Görüldüğü gibi bugün Tüleklerin yaşadıkları bölgelerde Avşarlara, Kızıklara ve onların bazı kültürel değerlerine rastlanmaktadır. Fakat bu etkileşim onların Kızık veya Avşar olduklarını kesin olarak ortaya koymaz.
Tülekler arasında diğer rivayet olan Salur boyuna mensup olma diğerlerine rağmen daha kuvvetlidir ve bazı belgelere dayanmaktadır. Nitekim Abdülkadir İnan meseleye daha değişik bir boyut kazandırıyor. Ona göre de Tülekler Salur boyuna mensupturlar. İnan'a göre Karamanlar yirmidört oğuz boyunun Salur boyundandır. Karaman, Kazak-Kırgızların "Kiçiyüz" heyetindeki Beyoğlu kabilesinin "tana" şubesinde ufak bir oymaktır. "Ortayüz" heyetinde bulunan "Argın" kabilesinde "Karaman" bir şubedir; "Tülek", "Suyündük" ismindeki iki oymaktan ibarettir. Nitekim Zeki Velidi Togan'a göre de Tülekler Kazak kabilelerinden Ortayüz boyuna bağlıdır.

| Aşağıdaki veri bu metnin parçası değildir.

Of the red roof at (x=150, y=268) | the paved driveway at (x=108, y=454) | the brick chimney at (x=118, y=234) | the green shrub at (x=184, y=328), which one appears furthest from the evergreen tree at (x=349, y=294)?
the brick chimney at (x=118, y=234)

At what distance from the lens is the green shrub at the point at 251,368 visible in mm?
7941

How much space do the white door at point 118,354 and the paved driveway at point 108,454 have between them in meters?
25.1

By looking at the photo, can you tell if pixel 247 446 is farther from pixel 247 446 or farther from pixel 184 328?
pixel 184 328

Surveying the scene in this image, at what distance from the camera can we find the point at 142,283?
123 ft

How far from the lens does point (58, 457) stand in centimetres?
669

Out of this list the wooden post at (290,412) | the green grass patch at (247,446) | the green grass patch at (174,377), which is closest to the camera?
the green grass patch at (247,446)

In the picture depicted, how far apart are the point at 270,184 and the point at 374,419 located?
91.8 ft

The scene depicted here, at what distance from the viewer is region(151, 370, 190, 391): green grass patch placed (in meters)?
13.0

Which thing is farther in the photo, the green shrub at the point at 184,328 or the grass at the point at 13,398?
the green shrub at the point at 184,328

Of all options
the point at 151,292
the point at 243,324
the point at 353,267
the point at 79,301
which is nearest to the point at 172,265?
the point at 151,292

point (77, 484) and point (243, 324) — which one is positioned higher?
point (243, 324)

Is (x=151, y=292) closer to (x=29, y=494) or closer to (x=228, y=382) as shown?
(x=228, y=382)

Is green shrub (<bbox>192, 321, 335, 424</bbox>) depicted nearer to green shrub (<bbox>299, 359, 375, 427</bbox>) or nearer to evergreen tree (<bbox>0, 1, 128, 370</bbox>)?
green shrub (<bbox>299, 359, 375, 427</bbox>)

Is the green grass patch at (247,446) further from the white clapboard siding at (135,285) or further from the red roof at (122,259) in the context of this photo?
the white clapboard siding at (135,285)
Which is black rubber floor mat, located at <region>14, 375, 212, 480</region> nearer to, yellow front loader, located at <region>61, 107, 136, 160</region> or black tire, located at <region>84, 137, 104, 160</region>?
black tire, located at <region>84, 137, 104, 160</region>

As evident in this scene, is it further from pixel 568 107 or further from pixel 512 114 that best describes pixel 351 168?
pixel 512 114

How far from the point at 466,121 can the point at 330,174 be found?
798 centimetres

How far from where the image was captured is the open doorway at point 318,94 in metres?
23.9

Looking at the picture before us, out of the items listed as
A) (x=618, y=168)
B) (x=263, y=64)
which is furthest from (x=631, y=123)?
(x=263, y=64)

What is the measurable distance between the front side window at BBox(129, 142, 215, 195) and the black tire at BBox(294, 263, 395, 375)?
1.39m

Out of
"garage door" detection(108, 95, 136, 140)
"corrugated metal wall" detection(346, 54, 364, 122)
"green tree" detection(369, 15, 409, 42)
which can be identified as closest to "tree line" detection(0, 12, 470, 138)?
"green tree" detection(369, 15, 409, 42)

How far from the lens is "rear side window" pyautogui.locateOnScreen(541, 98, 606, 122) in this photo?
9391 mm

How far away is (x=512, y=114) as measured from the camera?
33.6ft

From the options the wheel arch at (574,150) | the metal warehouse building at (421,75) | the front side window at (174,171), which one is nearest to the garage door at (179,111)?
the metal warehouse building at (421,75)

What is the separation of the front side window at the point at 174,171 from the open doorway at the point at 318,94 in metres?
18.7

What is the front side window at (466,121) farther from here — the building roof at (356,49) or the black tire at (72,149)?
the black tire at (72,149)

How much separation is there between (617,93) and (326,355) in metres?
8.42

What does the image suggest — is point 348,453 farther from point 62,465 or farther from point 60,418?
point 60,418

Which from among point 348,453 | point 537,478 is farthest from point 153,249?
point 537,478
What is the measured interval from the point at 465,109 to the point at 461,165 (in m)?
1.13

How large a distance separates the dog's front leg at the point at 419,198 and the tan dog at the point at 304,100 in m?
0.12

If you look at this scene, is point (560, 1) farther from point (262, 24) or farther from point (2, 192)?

Abdülkadir İnan Tüleklerin süyündüklerle beraber Argın kabilesine mensup olan Karaman şubesini oluşturduklarını ve karamanların da Oğuz boylarından "Salur" boyuna mensup olduklarını bildirdiğine göre, Tüleklerin de Salur boyuna mensup olduklarını söyleyebiliriz. Nitekim Zeki Velidi Togan'ın da İnan'la aynı görüşü paylaşmakta ve Tüleklerin Ortayüz heyetine bağlı olduğunu kabul etmektedir.
Elizabeth E. Bacon Türkistan'a yaptığı gezisinde Türkmenistan'ı anlatırken, en önemli Türkmen kabilelerini sayar. Bu kabilelerden biri de İran sınırında Göklanların doğusundaki Salur kabilesidir.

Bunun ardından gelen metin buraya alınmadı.